▶ **Actions to take**:
(A) List every label, such as the one before the colon in a line like "Origin:", that introduces the short lines at the end of the Maragogype coffee description.
(B) Reproduce the passage of the Maragogype coffee description that begins at the words "Brewing Hints: Brew" and ends after the words "in the world.".

Coffee was first planted in Veracruz but ultimately Chiapas proved to have the right soil, altitude and geology for mass cultivation. Chiapas contributes more coffee than any state in Mexico towards overall coffee production. Mexico has had its difficulties over the years, particularly in late 1980s and 90s the coffee crisis that happened at this time was caused by poor government management, with over-production of coffee which pushed prices to a 30 year low. The average coffee small-holders at this time would have had their annual income reduced for nearly a decade by 65% and the obvious implications of the poverty trap that this created with coffee only producing an annual harvest made things impossible for many of the growers. Things are now very different with the Mexican government taking greater care and farmers enjoying the historically higher priced market over the last 10 years.
So, what is Maragogype?
The Maragogype bean derives its name from Marogogipe County in Bahia (Brazil) where it was first recognised as a hybrid of the Arabica plant that was grown there. Maragogype beans are easily recognisable because they are huge, different origins call their Maragogype varietals different names for example in Kenya Maragogype (Maragogipe) beans are called 'elephant' beans. They are noticeably significantly larger than standard coffee beans. The cherries that these beans are the ‘pips’ of, are much larger than standard coffee cherries, being more of the size of Gordal Spanish Olive than the usual ‘Rosehip’ size.
The flavour of Maragogype varies tremendously depending on the condition of the soil it is grown in. Deficient soils produce coffee with very little flavour and body. The best Maragogype coffees are left inside the cherry to dry and grown in good quality slightly acidic soils at an altitude of over 800 metres. The majority of Chiapas is at high altitude and lends itself well to growing coffee. Maragogype is considered rare.
We find the best way to roast these beans at a low temp for a fairly long time until they are med roasted which brings out the sugars and the smoothness in the beans. It is worth noting that the crack of these coffee beans (both 1st and 2nd) is significantly louder due to the size of the coffee beans.
Maragogype is ideal for those who do not like very strong coffee and I would personally rec making this in a cafetiere and a grind that is perhaps a little finer than one would traditionally use for this method of making coffee.
Brewing Hints: Brew for 3 - 4 minutes in a cafetiere. Stands well on a filter machine hotplate!
Roast Depth: Medium Roast, roasted slowly
Origin: Chaipas, Mexico
Characteristics: A pleasantly dry acidy 'snap'
Serving Suggestions: Best drunk without milk. Some people say that Maragogype coffees are the best in the world.

▶ **Supplied material**:
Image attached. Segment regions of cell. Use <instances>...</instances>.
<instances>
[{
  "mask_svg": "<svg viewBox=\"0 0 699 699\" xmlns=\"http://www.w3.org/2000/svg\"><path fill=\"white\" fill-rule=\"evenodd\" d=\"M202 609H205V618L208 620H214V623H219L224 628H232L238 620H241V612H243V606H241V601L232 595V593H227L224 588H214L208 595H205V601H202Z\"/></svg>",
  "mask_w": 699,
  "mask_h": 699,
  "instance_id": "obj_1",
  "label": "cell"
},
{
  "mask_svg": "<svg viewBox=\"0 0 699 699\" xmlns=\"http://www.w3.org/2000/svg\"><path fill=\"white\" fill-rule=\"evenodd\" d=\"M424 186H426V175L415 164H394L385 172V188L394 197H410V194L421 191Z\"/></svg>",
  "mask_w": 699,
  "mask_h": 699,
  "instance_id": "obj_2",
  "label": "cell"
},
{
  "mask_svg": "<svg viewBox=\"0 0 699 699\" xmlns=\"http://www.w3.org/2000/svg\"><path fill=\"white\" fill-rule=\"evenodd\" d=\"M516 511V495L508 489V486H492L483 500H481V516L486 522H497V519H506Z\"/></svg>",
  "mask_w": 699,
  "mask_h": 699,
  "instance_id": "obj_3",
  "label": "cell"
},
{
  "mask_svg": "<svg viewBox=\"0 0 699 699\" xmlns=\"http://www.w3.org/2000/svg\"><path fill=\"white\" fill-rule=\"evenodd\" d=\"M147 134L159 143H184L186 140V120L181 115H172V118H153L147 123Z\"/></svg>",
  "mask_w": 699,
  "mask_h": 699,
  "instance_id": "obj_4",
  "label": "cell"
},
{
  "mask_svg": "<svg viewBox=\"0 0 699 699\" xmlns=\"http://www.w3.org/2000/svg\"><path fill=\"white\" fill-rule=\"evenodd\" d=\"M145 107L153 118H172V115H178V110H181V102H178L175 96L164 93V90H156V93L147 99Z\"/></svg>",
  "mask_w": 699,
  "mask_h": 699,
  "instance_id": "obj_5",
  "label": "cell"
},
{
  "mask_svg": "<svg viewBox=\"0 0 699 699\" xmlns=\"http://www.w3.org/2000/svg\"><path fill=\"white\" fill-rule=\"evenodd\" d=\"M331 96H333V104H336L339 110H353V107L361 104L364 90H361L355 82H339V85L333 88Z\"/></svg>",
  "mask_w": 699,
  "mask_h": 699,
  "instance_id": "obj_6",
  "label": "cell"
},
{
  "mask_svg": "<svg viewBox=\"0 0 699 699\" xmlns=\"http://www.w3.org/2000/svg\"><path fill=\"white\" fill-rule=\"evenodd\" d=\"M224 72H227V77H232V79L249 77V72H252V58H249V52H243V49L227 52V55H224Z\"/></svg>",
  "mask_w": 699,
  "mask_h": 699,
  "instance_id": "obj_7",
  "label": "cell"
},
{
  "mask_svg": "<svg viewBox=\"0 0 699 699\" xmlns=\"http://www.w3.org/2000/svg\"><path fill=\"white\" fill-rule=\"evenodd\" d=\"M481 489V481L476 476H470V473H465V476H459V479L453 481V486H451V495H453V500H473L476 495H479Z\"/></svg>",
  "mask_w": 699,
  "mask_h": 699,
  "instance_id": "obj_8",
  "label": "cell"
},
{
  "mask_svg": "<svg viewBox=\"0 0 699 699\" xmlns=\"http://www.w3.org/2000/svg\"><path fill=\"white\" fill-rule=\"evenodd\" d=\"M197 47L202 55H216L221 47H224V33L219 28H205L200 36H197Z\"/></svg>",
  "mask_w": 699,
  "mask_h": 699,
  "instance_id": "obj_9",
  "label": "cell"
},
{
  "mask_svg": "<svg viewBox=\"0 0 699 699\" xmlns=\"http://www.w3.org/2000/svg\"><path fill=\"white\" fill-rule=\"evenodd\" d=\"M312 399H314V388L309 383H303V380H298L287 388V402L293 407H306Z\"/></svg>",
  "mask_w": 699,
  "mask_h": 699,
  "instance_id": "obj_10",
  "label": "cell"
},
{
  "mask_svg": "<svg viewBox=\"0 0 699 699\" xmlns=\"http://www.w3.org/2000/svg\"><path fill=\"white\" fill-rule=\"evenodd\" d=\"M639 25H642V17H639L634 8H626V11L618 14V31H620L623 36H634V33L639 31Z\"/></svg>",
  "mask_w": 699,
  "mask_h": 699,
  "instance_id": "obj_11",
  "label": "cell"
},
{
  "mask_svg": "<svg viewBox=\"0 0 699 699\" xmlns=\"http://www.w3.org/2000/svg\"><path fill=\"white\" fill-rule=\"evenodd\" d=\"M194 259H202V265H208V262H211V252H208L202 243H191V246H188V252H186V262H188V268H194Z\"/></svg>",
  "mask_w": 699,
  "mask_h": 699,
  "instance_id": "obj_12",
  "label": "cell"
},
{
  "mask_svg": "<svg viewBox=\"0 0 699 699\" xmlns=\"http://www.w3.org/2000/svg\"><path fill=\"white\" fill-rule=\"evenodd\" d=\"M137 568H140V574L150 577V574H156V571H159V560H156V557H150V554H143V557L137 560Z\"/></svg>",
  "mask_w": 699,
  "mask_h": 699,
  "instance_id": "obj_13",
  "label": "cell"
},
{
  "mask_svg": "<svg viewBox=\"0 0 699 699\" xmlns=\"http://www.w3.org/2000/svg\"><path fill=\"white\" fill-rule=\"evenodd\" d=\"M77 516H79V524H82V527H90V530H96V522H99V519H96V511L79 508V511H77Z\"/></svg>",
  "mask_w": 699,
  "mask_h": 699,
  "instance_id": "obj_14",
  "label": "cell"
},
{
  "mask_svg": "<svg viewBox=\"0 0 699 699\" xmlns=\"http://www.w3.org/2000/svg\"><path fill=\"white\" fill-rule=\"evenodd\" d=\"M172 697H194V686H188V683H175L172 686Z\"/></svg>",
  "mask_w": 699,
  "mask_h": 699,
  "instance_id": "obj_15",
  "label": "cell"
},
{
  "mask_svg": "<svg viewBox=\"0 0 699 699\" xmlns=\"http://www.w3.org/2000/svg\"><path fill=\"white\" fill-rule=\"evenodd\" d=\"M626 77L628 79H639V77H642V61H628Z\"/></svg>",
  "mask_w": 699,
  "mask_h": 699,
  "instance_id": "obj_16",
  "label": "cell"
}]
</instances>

▶ **Task-by-task outputs**:
(A) Brewing Hints; Roast Depth; Origin; Characteristics; Serving Suggestions

(B)
Brewing Hints: Brew for 3 - 4 minutes in a cafetiere. Stands well on a filter machine hotplate!
Roast Depth: Medium Roast, roasted slowly
Origin: Chaipas, Mexico
Characteristics: A pleasantly dry acidy 'snap'
Serving Suggestions: Best drunk without milk. Some people say that Maragogype coffees are the best in the world.